(Saved data entries)
_____

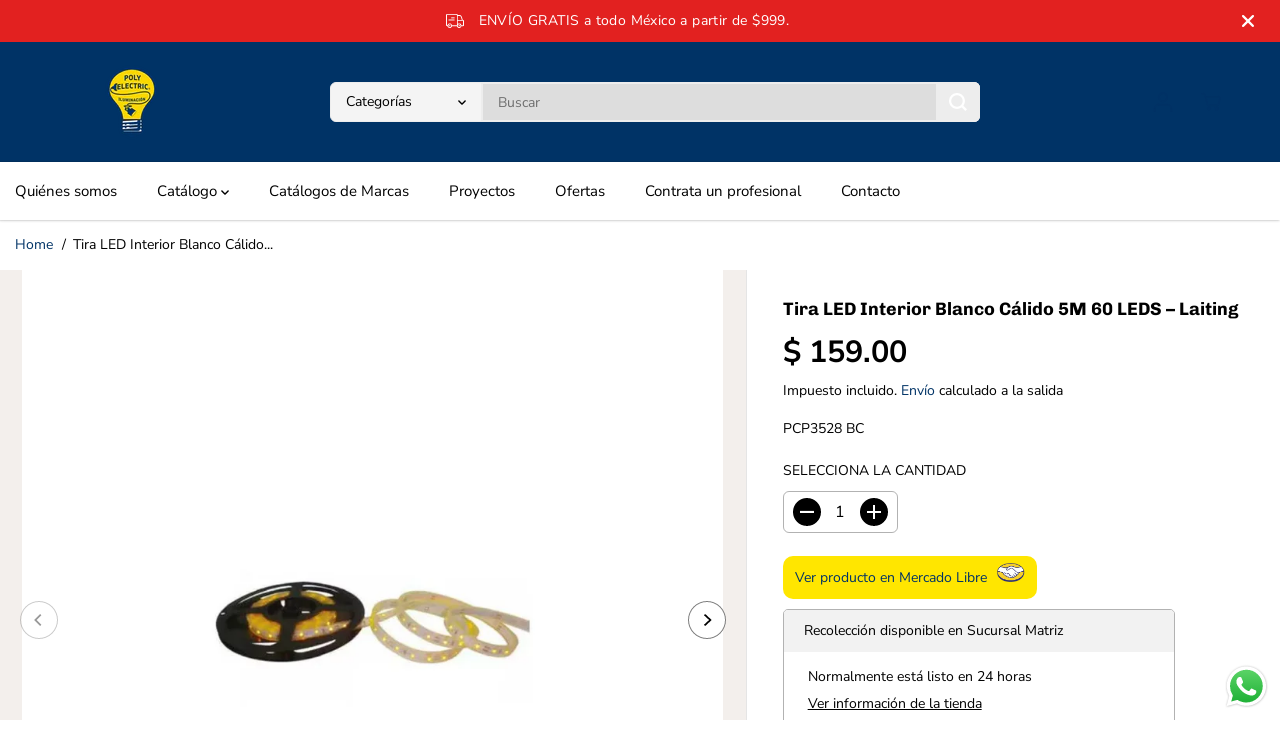

--- FILE ---
content_type: text/html; charset=utf-8
request_url: https://www.polyelectric.mx/variants/47728957948217/?section_id=pickup-availability
body_size: 449
content:
<div id="shopify-section-pickup-availability" class="shopify-section">
<div  id="pickUpAvailabilityPreview"><div class="pickup-availability-info"><p class="pickup-availability-heading">Recolección disponible en <span class="color-foreground">Sucursal Matriz</span></p>
    <div class="pickup-availability-content">
      <p class="">Normalmente está listo en 24 horas</p>
      <a href="#" id="ShowPickupAvailabilityDrawer" class="pickup-availability-button link link--text underlined-link" aria-haspopup="dialog">Ver información de la tienda
</a>
    </div></div>
</div>
<div id="pickUpAvailabilityMain" class="hidden">
  <div class="pickUpAvailabilityContent" tabindex="-1" role="dialog" aria-modal="true" aria-labelledby="PickupAvailabilityHeading">
    <div class="pickup-availability-header">
      <h5 class="pickup-availability-drawer-title" id="PickupAvailabilityHeading">Tira LED Interior Blanco Cálido 5M 60 LEDS – Laiting</h5></div>
    <ul class="list-unstyled pickup-availability-list list-unstyled" data-store-availability-drawer-content><li class="pickup-availability-list__item">
        <h6 class="pickup-loaction-title">Sucursal Matriz</h6>
        <p class="pickup-availability-preview"><svg focusable="false" aria-hidden="true" viewBox="0 0 512 512">
            <path fill="green" d="M173.898 439.404l-166.4-166.4c-9.997-9.997-9.997-26.206 0-36.204l36.203-36.204c9.997-9.998 26.207-9.998 36.204 0L192 312.69 432.095 72.596c9.997-9.997 26.207-9.997 36.204 0l36.203 36.204c9.997 9.997 9.997 26.206 0 36.204l-294.4 294.401c-9.998 9.997-26.207 9.997-36.204-.001z"></path></svg>
          <span>Disponible para recoger en tienda, normalmente está listo en 24 horas</span></p><address class="pickup-availability-address">
          <p>Rotaria 106<br>Vista Hermosa<br>89119 Tampico TAMPS<br>México</p>
<p>+528332172700</p></address>
      </li></ul>
  </div>
</div></div>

_____

> Exercise directions: Output the data above in full and exactly, with every image left out.

> Your solution:
--- FILE ---
content_type: text/html; charset=utf-8
request_url: https://www.polyelectric.mx/variants/47728957948217/?section_id=pickup-availability
body_size: 449
content:
<div id="shopify-section-pickup-availability" class="shopify-section">
<div  id="pickUpAvailabilityPreview"><div class="pickup-availability-info"><p class="pickup-availability-heading">Recolección disponible en <span class="color-foreground">Sucursal Matriz</span></p>
    <div class="pickup-availability-content">
      <p class="">Normalmente está listo en 24 horas</p>
      <a href="#" id="ShowPickupAvailabilityDrawer" class="pickup-availability-button link link--text underlined-link" aria-haspopup="dialog">Ver información de la tienda
</a>
    </div></div>
</div>
<div id="pickUpAvailabilityMain" class="hidden">
  <div class="pickUpAvailabilityContent" tabindex="-1" role="dialog" aria-modal="true" aria-labelledby="PickupAvailabilityHeading">
    <div class="pickup-availability-header">
      <h5 class="pickup-availability-drawer-title" id="PickupAvailabilityHeading">Tira LED Interior Blanco Cálido 5M 60 LEDS – Laiting</h5></div>
    <ul class="list-unstyled pickup-availability-list list-unstyled" data-store-availability-drawer-content><li class="pickup-availability-list__item">
        <h6 class="pickup-loaction-title">Sucursal Matriz</h6>
        <p class="pickup-availability-preview"><svg focusable="false" aria-hidden="true" viewBox="0 0 512 512">
            <path fill="green" d="M173.898 439.404l-166.4-166.4c-9.997-9.997-9.997-26.206 0-36.204l36.203-36.204c9.997-9.998 26.207-9.998 36.204 0L192 312.69 432.095 72.596c9.997-9.997 26.207-9.997 36.204 0l36.203 36.204c9.997 9.997 9.997 26.206 0 36.204l-294.4 294.401c-9.998 9.997-26.207 9.997-36.204-.001z"></path></svg>
          <span>Disponible para recoger en tienda, normalmente está listo en 24 horas</span></p><address class="pickup-availability-address">
          <p>Rotaria 106<br>Vista Hermosa<br>89119 Tampico TAMPS<br>México</p>
<p>+528332172700</p></address>
      </li></ul>
  </div>
</div></div>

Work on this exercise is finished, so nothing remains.